Victor Augusto de Alencar Menezes


A metáfora do rio fertiliza este texto, de Victor Augusto de Alencar Menezes, de Belém (PA), um dos vencedores na categoria Memórias Literárias na 6ª edição da Olimpíada de Língua Portuguesa. Entre açaizeiros, sumaúmas, igarapés e palafitas, vêm à tona cenas da vida de uma menina ribeirinha na década de 1950 no coração da Amazônia.

A vida é como um rio, um fluxo constante que, às vezes, não consegue parar. Em alguns momentos da vida, o rio é largo e profundo; em outros, é estreito e raso. O importante é saber navegar: aproveitar os momentos felizes e lidar com os tristes.

Como disse, o rio não para. E seguindo o fluxo do rio da minha vida, agora estou de mudança (minha neta me ajuda com as caixas). Ao pegar uma velha sacola empoeirada, deparo-me com uma foto da minha infância, e isso me faz rememorar um passado feliz, em que a vida se resumia a tão somente brincar.

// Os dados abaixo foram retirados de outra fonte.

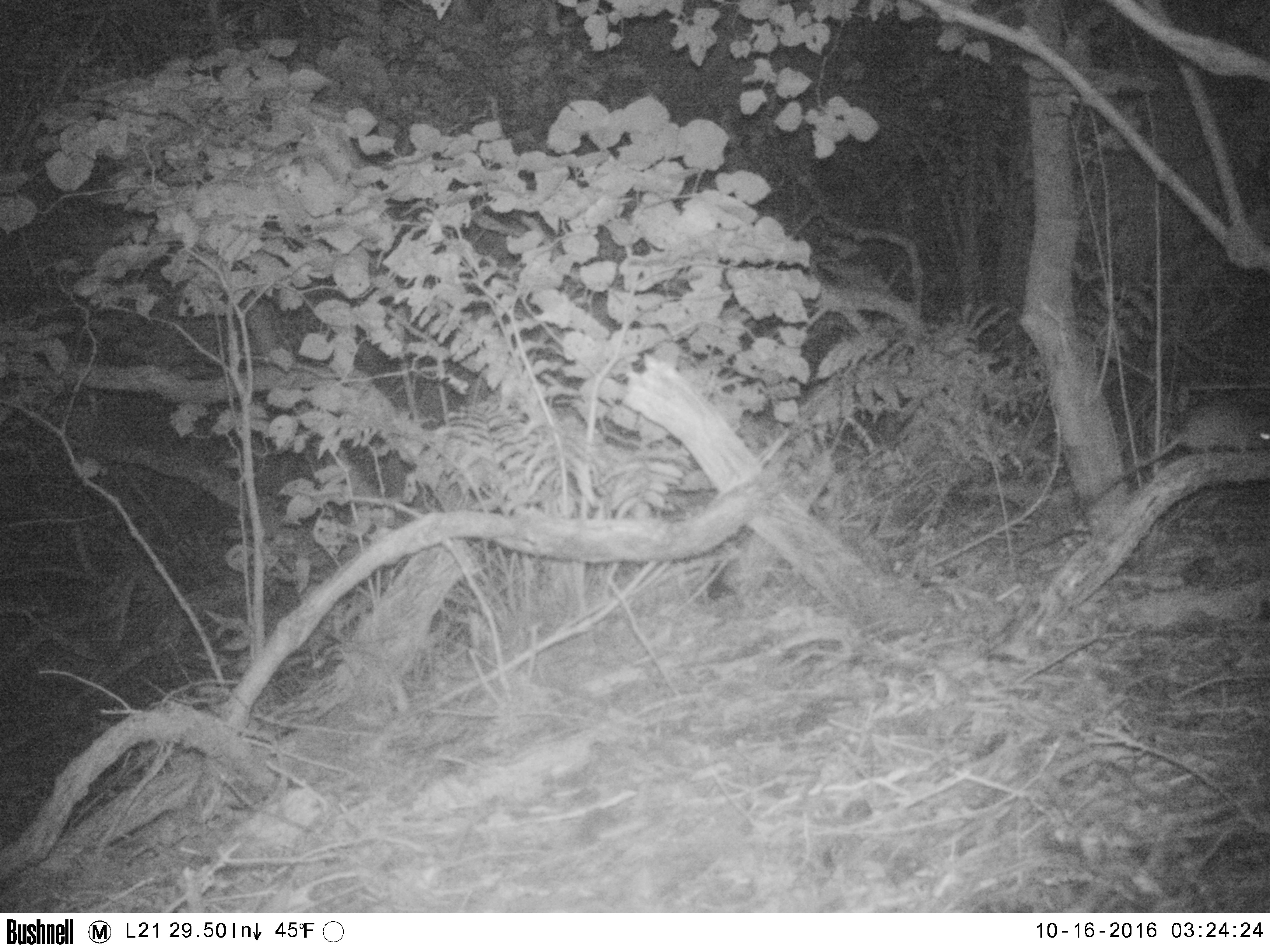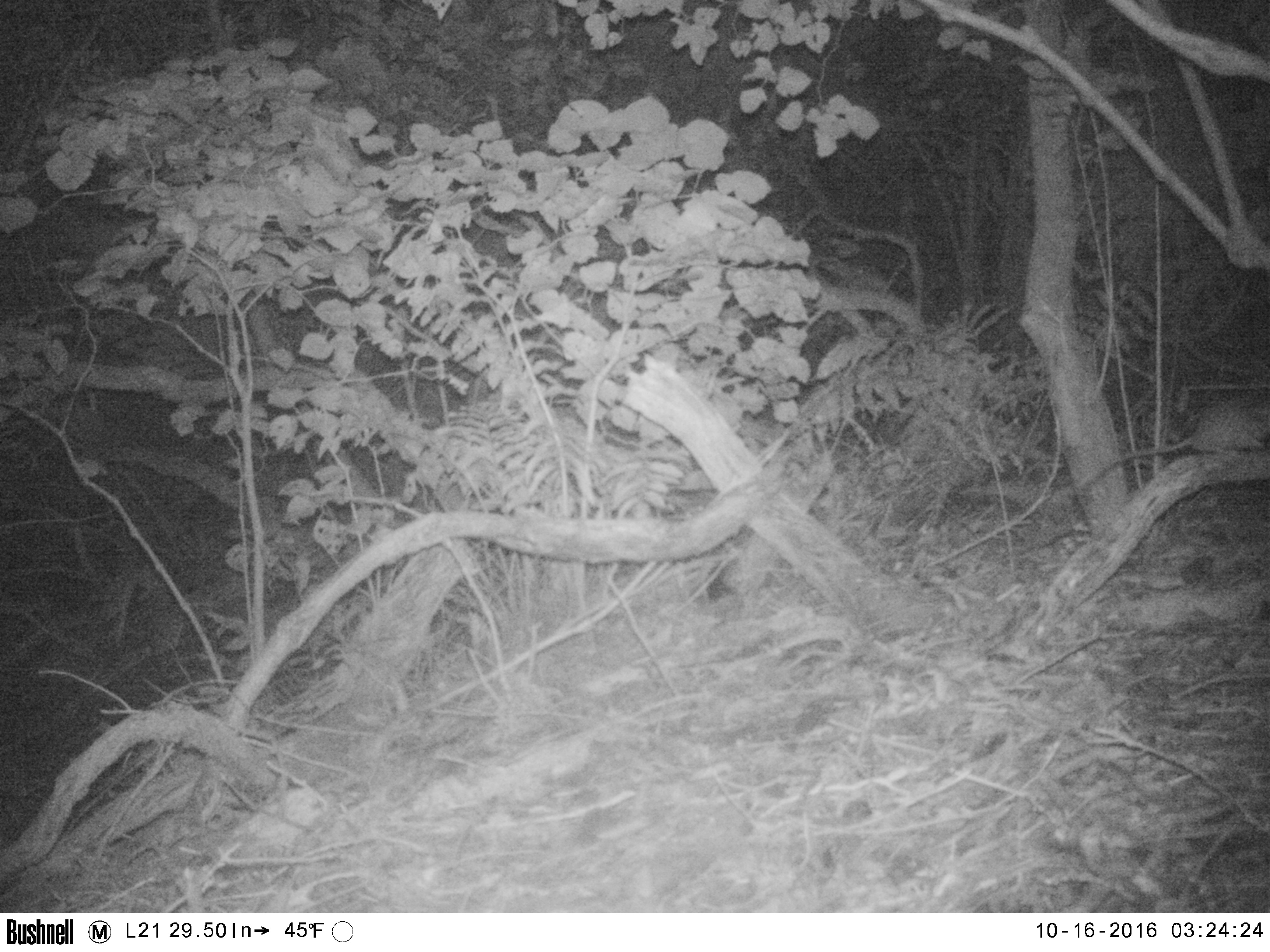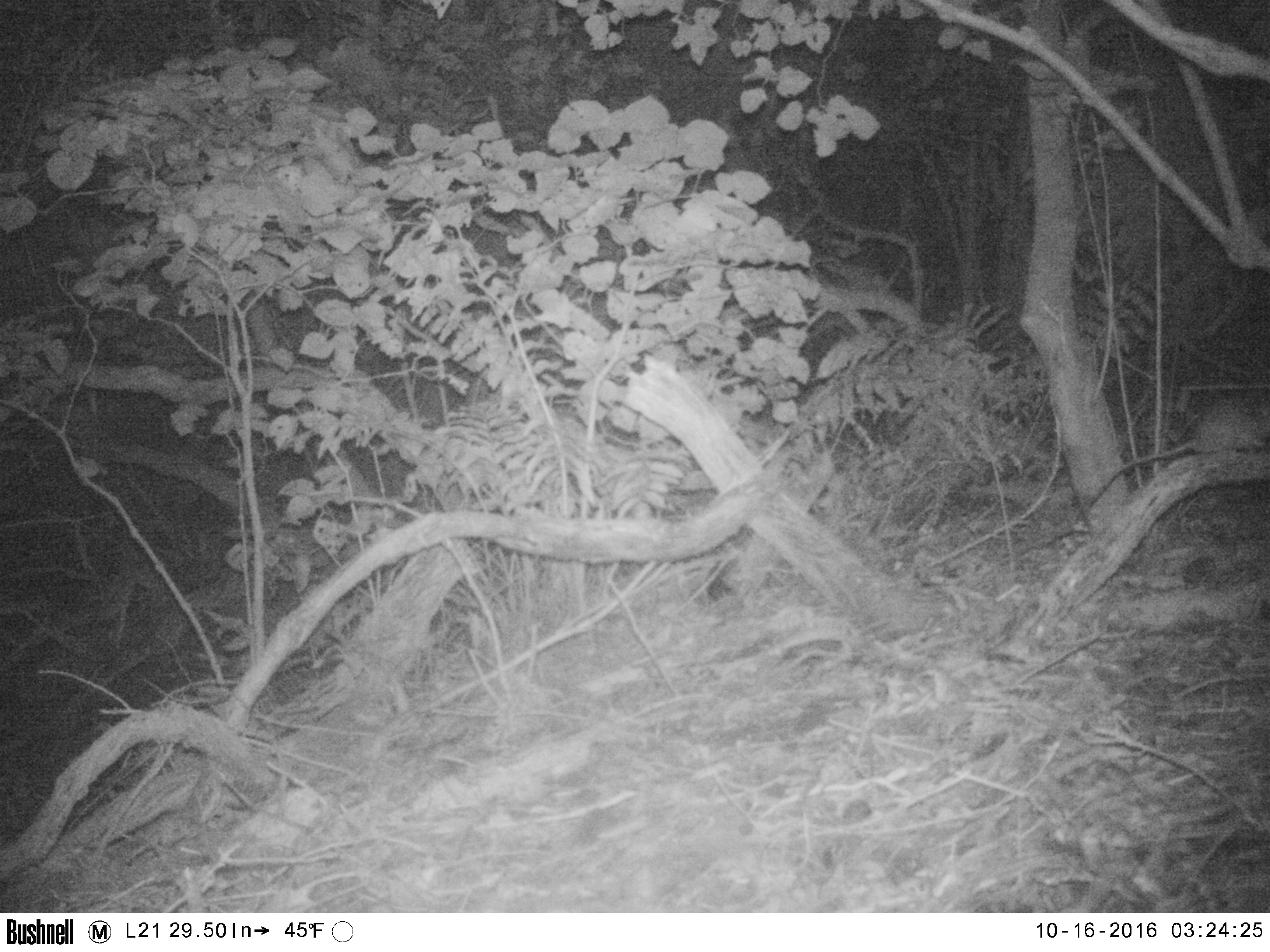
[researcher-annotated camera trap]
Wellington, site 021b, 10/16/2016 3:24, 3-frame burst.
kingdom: Animalia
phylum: Chordata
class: Mammalia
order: Rodentia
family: Muridae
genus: Rattus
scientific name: Rattus rattus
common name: ship rat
Ship rat (Rattus rattus).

Na década de 1950, o interior da Amazônia era diferente: palafitas bem simples (casas de madeira construídas sobre estacas) e brincadeiras nos igarapés (riachos que nascem na mata e desaguam no rio), o que é difícil de ser encontrado hoje, até nas áreas ribeirinhas. Minha casa era pequena, coberta com uma lona e mais parecia um barracão. Não havia divisão entre os cômodos: meu quarto era na cozinha e ao mesmo tempo na sala. Ali perto, havia um rio de onde tirávamos o alimento e, também, que servia para nossa diversão. Ao redor, açaizeiros, sumaúmas e maçarandubas, árvores típicas da Amazônia.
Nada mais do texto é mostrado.